Dina nimmt all ihren Mut zusammen.

„Du darfst nicht schlecht von mir denken.“ Dina erschrickt, weil ihre Stimme ihr fremd und verändert klingt.

„Ich denke doch nicht schlecht von dir! Ich bin nur traurig!“

Veit blickt zum Lärchenwald hinüber. An seinem Ende, ein wenig oberhalb des Karrenweges, lugt der Giebel des Forsthauses über eine hohe Hecke. Dort wohnt Gertrud bei Ihren Eltern. Veit bekümmert es jetzt, dass er schon lange nicht mehr hinaufgegangen war.

„Und – und wird das nun immer so sein?“, fragt Veit endlich.

Unwillkürlich wendet Dina den Kopf. Gleichzeitig geht ein abweisender Zug über ihr Gesicht. Sie richtet sich auf in stolzer Unnahbarkeit.

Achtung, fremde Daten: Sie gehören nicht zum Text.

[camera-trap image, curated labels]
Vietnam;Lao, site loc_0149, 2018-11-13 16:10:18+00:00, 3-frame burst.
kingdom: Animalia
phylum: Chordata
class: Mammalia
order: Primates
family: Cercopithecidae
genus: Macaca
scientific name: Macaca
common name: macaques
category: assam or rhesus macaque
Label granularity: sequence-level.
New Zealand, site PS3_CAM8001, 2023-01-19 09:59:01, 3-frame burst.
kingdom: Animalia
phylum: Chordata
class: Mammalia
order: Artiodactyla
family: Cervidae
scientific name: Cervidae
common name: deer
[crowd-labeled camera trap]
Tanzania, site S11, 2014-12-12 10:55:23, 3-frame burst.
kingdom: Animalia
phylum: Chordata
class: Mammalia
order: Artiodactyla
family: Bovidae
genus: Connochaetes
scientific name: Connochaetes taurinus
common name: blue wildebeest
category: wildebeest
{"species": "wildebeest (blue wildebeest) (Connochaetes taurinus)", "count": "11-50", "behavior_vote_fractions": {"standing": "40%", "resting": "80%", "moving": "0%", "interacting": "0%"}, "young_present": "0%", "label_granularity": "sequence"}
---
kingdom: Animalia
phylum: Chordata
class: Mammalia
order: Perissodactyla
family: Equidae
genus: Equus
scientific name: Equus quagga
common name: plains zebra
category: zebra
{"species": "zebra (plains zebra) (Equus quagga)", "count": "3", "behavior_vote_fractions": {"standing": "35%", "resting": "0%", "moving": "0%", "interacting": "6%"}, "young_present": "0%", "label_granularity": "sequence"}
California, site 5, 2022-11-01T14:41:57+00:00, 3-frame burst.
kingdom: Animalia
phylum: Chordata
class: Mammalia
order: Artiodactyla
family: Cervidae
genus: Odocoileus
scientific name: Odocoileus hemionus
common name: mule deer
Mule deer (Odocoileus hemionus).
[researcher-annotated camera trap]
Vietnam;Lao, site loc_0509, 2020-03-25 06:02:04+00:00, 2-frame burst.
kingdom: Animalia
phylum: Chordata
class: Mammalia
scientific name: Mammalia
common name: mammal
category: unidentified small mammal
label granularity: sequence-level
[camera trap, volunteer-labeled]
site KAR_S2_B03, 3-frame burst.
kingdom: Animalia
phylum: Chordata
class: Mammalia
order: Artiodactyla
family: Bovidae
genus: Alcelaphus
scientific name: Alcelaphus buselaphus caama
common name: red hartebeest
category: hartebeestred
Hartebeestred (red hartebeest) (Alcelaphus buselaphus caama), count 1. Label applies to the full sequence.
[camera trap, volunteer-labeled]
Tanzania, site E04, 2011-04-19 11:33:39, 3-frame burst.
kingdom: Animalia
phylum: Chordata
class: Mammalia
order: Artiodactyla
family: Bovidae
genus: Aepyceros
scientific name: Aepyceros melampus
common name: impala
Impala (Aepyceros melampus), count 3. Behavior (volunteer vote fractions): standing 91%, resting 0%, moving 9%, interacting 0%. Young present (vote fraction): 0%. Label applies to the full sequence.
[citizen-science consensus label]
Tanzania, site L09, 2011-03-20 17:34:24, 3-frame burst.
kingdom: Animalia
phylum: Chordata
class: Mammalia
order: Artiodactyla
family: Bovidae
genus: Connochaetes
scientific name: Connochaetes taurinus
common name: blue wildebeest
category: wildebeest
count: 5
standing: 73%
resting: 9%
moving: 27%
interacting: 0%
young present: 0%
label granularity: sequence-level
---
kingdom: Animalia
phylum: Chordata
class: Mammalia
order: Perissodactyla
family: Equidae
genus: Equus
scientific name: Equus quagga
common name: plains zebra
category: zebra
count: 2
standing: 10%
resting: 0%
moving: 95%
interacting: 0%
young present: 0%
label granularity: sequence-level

„Das weiß ich nicht, Veit. Du sollst nicht so viel fragen. Nimm dir ein Beispiel an Hannes. Er ist ebenso ein guter Freund von mir wie du. Nie würde er mich so etwas fragen. Ich bin niemandem Rechenschaft schuldig.“

Ihre Stimme verstummt. Veit drückt, verwirrt durch das, was er vernommen, ihre Hand.

„Es ist gut, Dina. Ich werde es nicht mehr tun. Wenn du nur nicht böse auf mich bist.“

„Nein, ich bin dir nicht böse.“

Veit steht auf. „Leb wohl, Dina“, sagt er leise. Dann geht er langsam weiter, dem nahen Wald zu. Dina blickt ihm nicht nach.